▶ _Tarea escrita_
Transcribe sin ningún cambio todo lo que va desde el comienzo de los ítems hasta la línea que contiene "16.4 meters", ambas incluidas.

▶ _Sección de datos_
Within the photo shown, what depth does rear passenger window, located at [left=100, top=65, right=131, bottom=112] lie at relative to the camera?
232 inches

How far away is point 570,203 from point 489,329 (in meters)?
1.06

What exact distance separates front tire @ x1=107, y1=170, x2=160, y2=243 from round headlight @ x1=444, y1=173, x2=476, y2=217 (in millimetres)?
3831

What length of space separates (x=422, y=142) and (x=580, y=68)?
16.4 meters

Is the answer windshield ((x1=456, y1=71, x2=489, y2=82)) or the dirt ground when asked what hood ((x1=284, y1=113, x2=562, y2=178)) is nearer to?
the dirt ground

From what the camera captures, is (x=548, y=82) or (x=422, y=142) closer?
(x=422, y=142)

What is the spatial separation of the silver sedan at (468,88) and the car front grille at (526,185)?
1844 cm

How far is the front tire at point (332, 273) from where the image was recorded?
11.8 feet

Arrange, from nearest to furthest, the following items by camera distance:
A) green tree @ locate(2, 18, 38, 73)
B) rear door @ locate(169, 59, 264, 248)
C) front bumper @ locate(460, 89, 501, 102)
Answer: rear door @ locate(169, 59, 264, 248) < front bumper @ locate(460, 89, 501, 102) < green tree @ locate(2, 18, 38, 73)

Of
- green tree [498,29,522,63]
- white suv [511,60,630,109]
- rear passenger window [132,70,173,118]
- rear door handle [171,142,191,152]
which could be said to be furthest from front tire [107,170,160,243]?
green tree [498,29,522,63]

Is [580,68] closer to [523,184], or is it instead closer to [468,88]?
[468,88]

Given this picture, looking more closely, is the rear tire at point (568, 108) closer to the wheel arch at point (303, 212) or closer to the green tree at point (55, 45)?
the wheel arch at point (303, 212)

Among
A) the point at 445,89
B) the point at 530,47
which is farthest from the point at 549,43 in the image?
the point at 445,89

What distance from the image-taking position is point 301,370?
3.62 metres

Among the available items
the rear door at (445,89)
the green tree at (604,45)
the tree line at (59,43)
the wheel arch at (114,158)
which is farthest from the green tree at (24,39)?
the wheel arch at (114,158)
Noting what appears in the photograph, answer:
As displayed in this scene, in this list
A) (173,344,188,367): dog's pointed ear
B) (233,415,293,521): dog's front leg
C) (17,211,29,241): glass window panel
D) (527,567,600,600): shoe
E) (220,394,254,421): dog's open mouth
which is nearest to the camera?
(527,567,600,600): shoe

▶ _Ejercicio resuelto_
Within the photo shown, what depth does rear passenger window, located at [left=100, top=65, right=131, bottom=112] lie at relative to the camera?
232 inches

How far away is point 570,203 from point 489,329 (in meters)?
1.06

What exact distance separates front tire @ x1=107, y1=170, x2=160, y2=243 from round headlight @ x1=444, y1=173, x2=476, y2=217 (in millimetres)?
3831

What length of space separates (x=422, y=142) and (x=580, y=68)?
16.4 meters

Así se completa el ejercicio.